Elia Kazan, A Life 1997For example, two days after appearing before the House un-American Activities Committee, Kazan paid for an ad in the New York Times in which he tried to justify what he had done. He said in one paragraph:

“Whatever hysteria exists — and there is some, particularly in Hollywood — is inflamed by mystery, suspicion and secrecy...Secrecy serves the Communists. At the other pole, it serves those who are interested in silencing liberal voices. The employment of a lot of good liberals is threatened because they have allowed themselves to become associated with or silenced by the Communists. Liberals must speak out.”

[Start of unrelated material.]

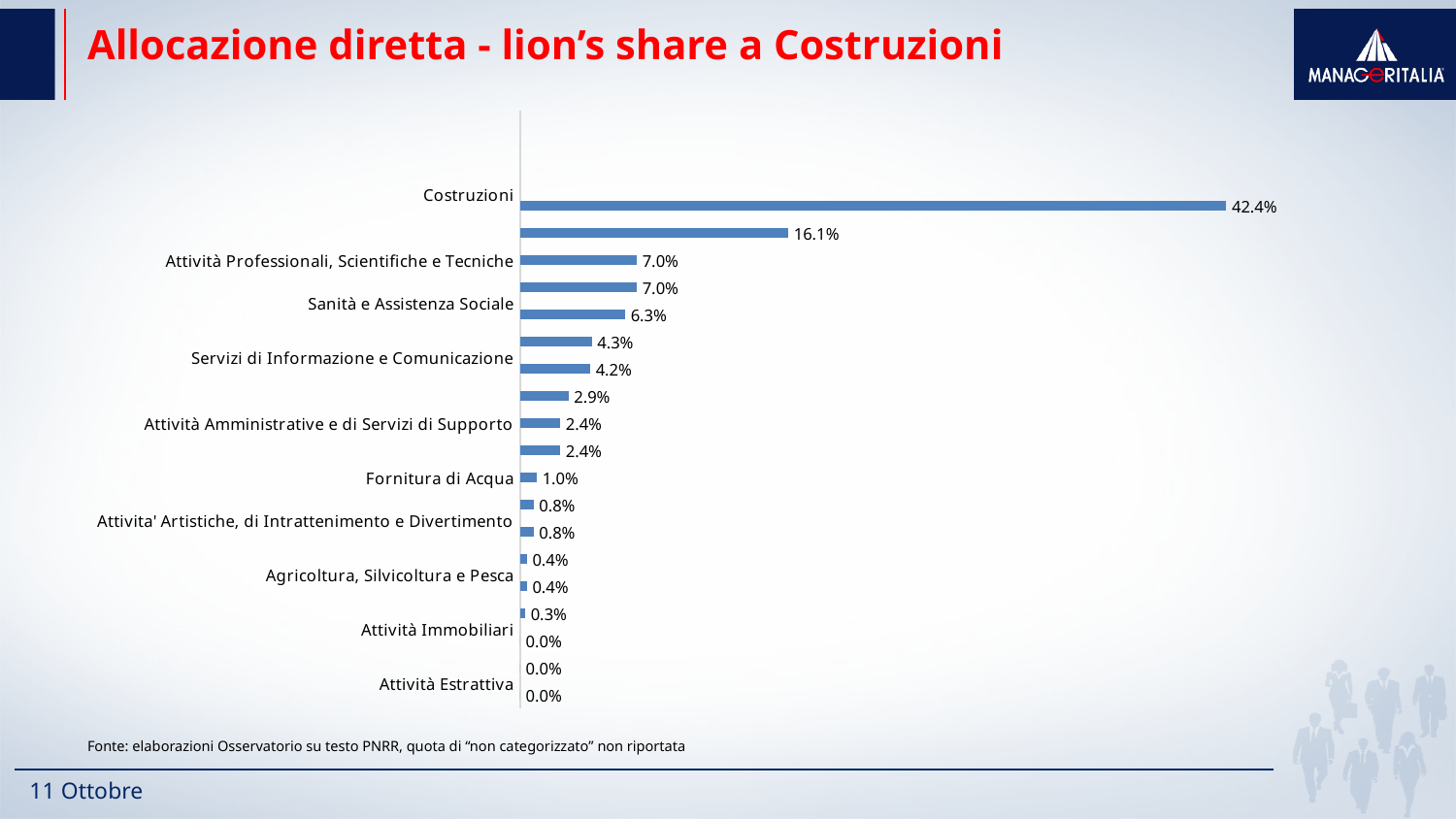
What is the value for Sanità e Assistenza Sociale? 6.3% What is the difference between the values for Sanità e Assistenza Sociale and Fornitura di Acqua? 5.3% What is the difference between the values for Costruzioni and Attività Professionali, Scientifiche e Tecniche? 35.4% What is the value for Attività Estrattiva? 0.0% What is the value for Agricoltura, Silvicoltura e Pesca? 0.4% What is the value of the second-longest bar? 16.1% What is the value for Fornitura di Acqua? 1.0% What kind of chart is shown on the slide? Bar chart What is the title of the slide? Allocazione diretta - lion's share a Costruzioni What is the value for Costruzioni? 42.4% Which is larger, the value for Sanità e Assistenza Sociale or the value for Servizi di Informazione e Comunicazione? Sanità e Assistenza Sociale Which category has the highest value? Costruzioni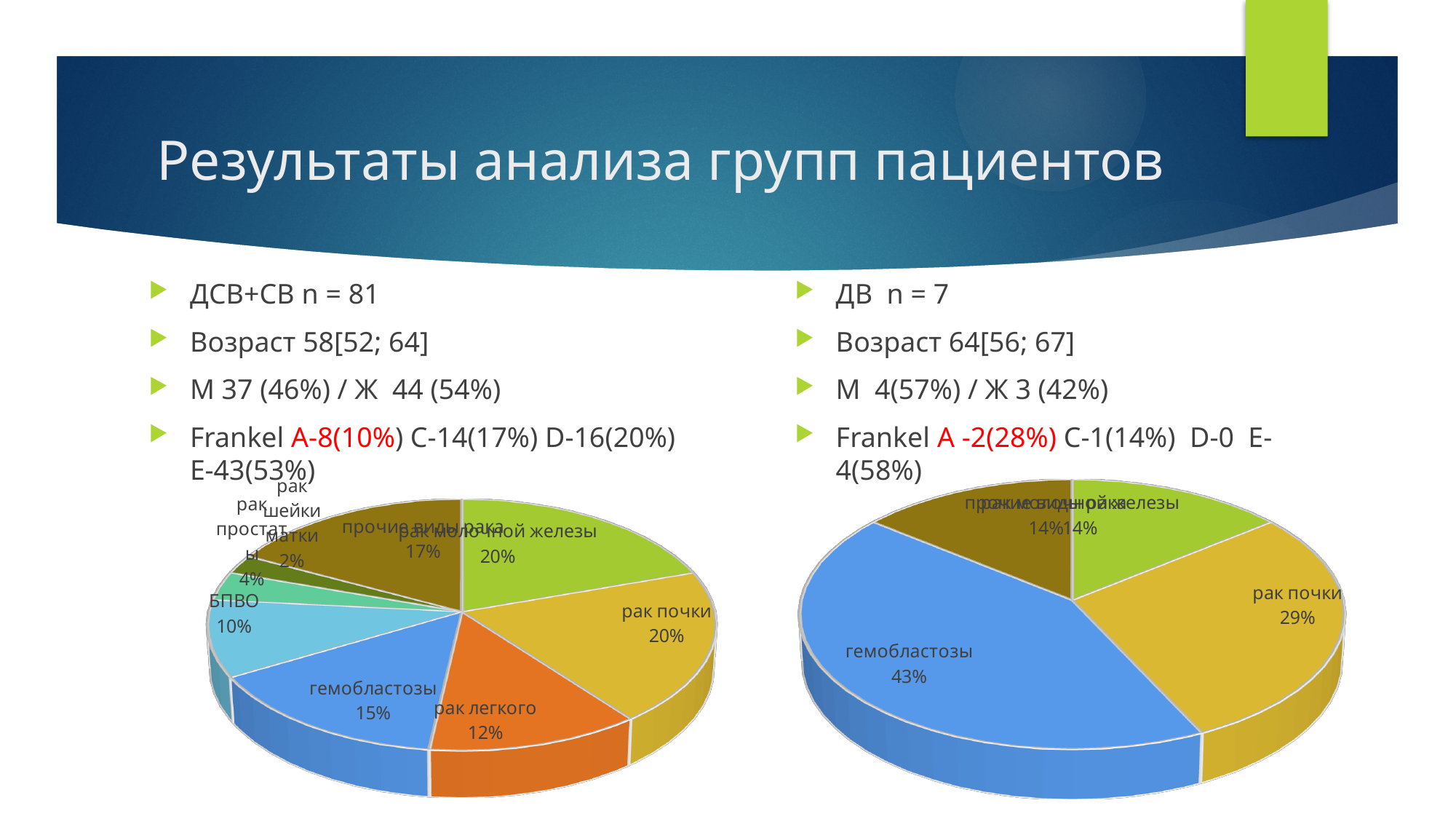
In the right pie chart, which category has the largest slice? гемобластозы In the right pie chart, how many percentage points larger is гемобластозы than рак почки? 14 percentage points In the left pie chart, what share is shown for гемобластозы? 15% In the left pie chart, which is larger: рак молочной железы or рак легкого? рак молочной железы In the left pie chart, what share is shown for прочие виды рака? 17% In the left pie chart, how many percentage points larger is рак почки than рак легкого? 8 percentage points In the left pie chart, which category has the smallest slice? рак шейки матки In the left pie chart, what share is shown for рак легкого? 12% In the left pie chart, what share is shown for БПВО? 10% How many slices does the left pie chart have? 8 In the right pie chart, what share is shown for рак почки? 29% What kind of chart is the left chart on the slide? Pie chart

Decades later, in his 1997 autobiography, Kazan wrote:

“If you expect an apology now because I would later name names to the house Committee, you've misjudged my character. The ‘horrible, immoral thing’ I would do, I did out of my true self...The people who owe you an explanation (no apology expected) are those who, year after year, held the Soviets blameless for all their crimes.”

I love On the Waterfront and many other movies Kazan directed (my other special favorites are A Streetcar Named Desire, Viva Zapata!  East of Eden and Baby Doll).

But I do question whether “exposing” former friends who seem to have been at worst “guilty” of having some misguided political views in their younger days is similar to exposing graft, extortion and murder committed by a gangster.

I hope that, if I had been put on the HUAC hot seat, I would have had the guts to respond like author Lillian Hellman.

In a letter she sent to HUAC Chairman John S. Wood on May 19, 1952, Hellman explained that she was willing to appear before the committee, as requested. However, she made it crystal clear that she would not name names.

Her letter includes a famous quote about acts of conscience and defiance of political witch hunters:

“To hurt innocent people whom I knew many years ago in order to save myself is, to me, inhuman and indecent and dishonorable,” Hellman wrote. “I cannot and will not cut my conscience to fit this year’s fashions.”